» Exercise prompt
Only the lines from the top of the data through the one with "SPEED Racing Chefsessel" are to be written out, each exactly as it stands.

» Data listing
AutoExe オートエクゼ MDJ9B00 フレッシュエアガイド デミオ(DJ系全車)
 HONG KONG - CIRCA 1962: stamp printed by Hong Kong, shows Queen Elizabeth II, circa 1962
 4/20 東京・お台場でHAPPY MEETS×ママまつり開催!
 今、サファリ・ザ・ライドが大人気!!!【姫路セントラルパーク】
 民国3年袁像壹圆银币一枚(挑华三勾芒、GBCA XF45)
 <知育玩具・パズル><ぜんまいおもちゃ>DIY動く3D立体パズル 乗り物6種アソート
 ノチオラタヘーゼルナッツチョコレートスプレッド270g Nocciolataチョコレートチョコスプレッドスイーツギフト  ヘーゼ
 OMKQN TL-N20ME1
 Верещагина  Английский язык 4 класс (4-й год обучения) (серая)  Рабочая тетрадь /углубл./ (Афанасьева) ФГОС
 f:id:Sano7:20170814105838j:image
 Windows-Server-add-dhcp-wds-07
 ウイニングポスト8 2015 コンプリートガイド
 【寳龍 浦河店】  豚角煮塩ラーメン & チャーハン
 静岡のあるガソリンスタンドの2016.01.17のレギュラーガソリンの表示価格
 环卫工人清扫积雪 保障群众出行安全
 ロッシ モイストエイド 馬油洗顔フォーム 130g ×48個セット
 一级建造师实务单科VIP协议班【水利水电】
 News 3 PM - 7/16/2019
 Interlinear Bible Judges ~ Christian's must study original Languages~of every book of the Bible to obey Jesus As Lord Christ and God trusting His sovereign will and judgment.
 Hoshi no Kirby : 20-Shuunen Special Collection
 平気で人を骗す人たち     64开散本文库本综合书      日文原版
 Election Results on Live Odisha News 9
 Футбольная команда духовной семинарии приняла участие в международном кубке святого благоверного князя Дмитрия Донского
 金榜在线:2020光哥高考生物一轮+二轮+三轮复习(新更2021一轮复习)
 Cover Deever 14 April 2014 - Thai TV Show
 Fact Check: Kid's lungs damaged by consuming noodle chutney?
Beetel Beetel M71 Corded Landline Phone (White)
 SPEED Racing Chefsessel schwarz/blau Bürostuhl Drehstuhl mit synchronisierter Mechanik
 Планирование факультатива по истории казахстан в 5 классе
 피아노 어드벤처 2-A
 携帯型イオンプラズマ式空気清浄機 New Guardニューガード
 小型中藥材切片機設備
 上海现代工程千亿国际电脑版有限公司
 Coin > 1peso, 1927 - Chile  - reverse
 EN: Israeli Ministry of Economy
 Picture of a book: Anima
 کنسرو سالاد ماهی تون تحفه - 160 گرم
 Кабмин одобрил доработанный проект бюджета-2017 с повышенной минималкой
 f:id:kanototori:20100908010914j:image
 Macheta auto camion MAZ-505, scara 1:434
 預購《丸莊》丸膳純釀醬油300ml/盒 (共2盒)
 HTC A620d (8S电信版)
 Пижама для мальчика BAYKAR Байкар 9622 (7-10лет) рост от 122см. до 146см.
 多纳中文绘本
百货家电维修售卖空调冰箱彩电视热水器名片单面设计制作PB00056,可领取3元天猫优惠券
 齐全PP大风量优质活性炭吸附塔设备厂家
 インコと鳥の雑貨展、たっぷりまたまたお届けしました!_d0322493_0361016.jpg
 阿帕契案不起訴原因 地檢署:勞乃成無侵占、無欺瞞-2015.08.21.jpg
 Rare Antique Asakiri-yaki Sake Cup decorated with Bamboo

» Answer for this exercise
AutoExe オートエクゼ MDJ9B00 フレッシュエアガイド デミオ(DJ系全車)
 HONG KONG - CIRCA 1962: stamp printed by Hong Kong, shows Queen Elizabeth II, circa 1962
 4/20 東京・お台場でHAPPY MEETS×ママまつり開催!
 今、サファリ・ザ・ライドが大人気!!!【姫路セントラルパーク】
 民国3年袁像壹圆银币一枚(挑华三勾芒、GBCA XF45)
 <知育玩具・パズル><ぜんまいおもちゃ>DIY動く3D立体パズル 乗り物6種アソート
 ノチオラタヘーゼルナッツチョコレートスプレッド270g Nocciolataチョコレートチョコスプレッドスイーツギフト  ヘーゼ
 OMKQN TL-N20ME1
 Верещагина  Английский язык 4 класс (4-й год обучения) (серая)  Рабочая тетрадь /углубл./ (Афанасьева) ФГОС
 f:id:Sano7:20170814105838j:image
 Windows-Server-add-dhcp-wds-07
 ウイニングポスト8 2015 コンプリートガイド
 【寳龍 浦河店】  豚角煮塩ラーメン & チャーハン
 静岡のあるガソリンスタンドの2016.01.17のレギュラーガソリンの表示価格
 环卫工人清扫积雪 保障群众出行安全
 ロッシ モイストエイド 馬油洗顔フォーム 130g ×48個セット
 一级建造师实务单科VIP协议班【水利水电】
 News 3 PM - 7/16/2019
 Interlinear Bible Judges ~ Christian's must study original Languages~of every book of the Bible to obey Jesus As Lord Christ and God trusting His sovereign will and judgment.
 Hoshi no Kirby : 20-Shuunen Special Collection
 平気で人を骗す人たち     64开散本文库本综合书      日文原版
 Election Results on Live Odisha News 9
 Футбольная команда духовной семинарии приняла участие в международном кубке святого благоверного князя Дмитрия Донского
 金榜在线:2020光哥高考生物一轮+二轮+三轮复习(新更2021一轮复习)
 Cover Deever 14 April 2014 - Thai TV Show
 Fact Check: Kid's lungs damaged by consuming noodle chutney?
Beetel Beetel M71 Corded Landline Phone (White)
 SPEED Racing Chefsessel schwarz/blau Bürostuhl Drehstuhl mit synchronisierter Mechanik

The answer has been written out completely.